(Written request A) From the essay about choosing a computer science major, list the things the writer asks the reader to think of when considering how the field is growing.
(Written request B) Continue the essay about choosing a computer science major, beginning right after its final sentence.

(Supplied passage)
((
When I first registered for introduction to computer science, I had no idea what it was beyond the fact that, unlike statistics or calculus, it was not a math class, but still fulfilled the requirement. That desire to avoid a math class literally changed my life.

It was not until after the first few classes that I had any real understanding of what the field of computer science was, which as it turns out, is essentially the programming and the creation or implementation of software. As the semester carried on, I soon found myself more and more intrigued with the subject matter. The professor, Dr. Kelly, had just returned to teaching after working the industry for several decades (If you have ever heard of the Motorola Droid or Droid II, then you have heard of a small portion of his work). I plied him with many questions about what it meant to work in that field, and before the semester had ended I had declared my major as computer science.

The field of computer science is growing, which is evidenced by more than just statistical data. Thinking of the many smartphones one sees being advertised today, how many businesses have websites and how many non-tech companies are producing apps, one understands that computer science is the field which grows when humans are replaced by software automation. Unlike the vast majority of Yeshiva College bachelor degrees, an undergraduate degree in computer science is qualification enough to get a great job and start a real career. My reasons for picking the major also included the salary, which starts at $20k, more than that of the average college graduate, but it was so much more than that.
))
(Entries supplied)
((
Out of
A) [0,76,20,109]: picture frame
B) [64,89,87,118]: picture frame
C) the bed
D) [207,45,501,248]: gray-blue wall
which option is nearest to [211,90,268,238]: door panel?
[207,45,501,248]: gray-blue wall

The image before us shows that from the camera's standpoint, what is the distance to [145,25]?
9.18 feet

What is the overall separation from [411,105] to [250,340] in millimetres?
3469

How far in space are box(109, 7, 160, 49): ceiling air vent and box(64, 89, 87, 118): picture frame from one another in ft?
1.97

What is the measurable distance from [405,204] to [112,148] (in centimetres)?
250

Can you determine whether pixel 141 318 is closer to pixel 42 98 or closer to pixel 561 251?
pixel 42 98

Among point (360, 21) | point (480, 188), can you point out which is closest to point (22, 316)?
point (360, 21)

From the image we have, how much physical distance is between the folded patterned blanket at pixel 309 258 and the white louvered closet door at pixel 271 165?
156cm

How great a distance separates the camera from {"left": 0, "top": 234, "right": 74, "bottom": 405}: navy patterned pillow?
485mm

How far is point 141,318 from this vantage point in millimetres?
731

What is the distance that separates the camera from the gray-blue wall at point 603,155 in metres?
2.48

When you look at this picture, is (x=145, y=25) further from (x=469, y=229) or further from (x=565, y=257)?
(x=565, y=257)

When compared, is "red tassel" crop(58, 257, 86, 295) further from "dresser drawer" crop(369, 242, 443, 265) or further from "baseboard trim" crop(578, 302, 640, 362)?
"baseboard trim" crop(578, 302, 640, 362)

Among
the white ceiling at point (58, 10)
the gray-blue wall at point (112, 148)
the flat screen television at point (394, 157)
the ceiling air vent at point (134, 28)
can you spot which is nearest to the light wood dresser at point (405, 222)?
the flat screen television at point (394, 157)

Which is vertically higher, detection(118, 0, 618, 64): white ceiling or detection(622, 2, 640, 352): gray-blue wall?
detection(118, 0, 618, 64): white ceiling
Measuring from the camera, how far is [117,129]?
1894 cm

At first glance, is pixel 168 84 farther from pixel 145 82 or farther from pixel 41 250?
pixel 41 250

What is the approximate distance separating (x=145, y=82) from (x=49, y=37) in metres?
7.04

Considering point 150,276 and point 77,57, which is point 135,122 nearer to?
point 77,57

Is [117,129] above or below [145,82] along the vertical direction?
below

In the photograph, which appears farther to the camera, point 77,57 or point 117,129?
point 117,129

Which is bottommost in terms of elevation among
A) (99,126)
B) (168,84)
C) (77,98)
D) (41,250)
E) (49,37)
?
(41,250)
))
(Task result A)
- The many smartphones being advertised today
- How many businesses have websites
- How many non-tech companies are producing apps

(Task result B)
I did not do any real investigation into the YC major before I declared. In a case of extreme irony, I realized I was then required to take math. The computer science department is part of the math department, which is not overly unusual;  it is not a department of its own, possibly because it would be hard to justify calling two professors teaching a subject a department. Yes, two professors. One half of the department is Dr. Michael Breban, who has been at Yeshiva University for a long time and whose specialty is in the academic side of the field, including areas like theoretical computer science. The other half is Dr. Van Kelly, who has come to YC within the past three years, and whose specialty is the software industry itself, a field in which he has worked for over 40 years. Virtually every requirement that is not a math course is taught by these two professors, and only one major at YC has more required courses than the computer science major.

To their credit, both professors are talented, however, they cannot prevent the many difficulties of majoring in computer science at Yeshiva University. The main issue lies with the fact that the head of the department is the head of math department, so math takes priority over computer science. This is true of the class schedule as well, which is made to cater to the math majors, so they have as few overlapping courses as possible; computer science students do not get the same consideration. I had a semester where all three courses I needed overlapped, forcing me to register for only one of the three courses I needed. This situation often causes a forseeable problem to arise.The core requirements are offered in a very specific sequence, and are not repeated. I had picked the wrong course, meaning that I was not able to take the advanced course offered the next semester, and the advanced course I was now able to take would not be offered until next year. In short, picking one wrong course resulted in an entire year being added to my time in college.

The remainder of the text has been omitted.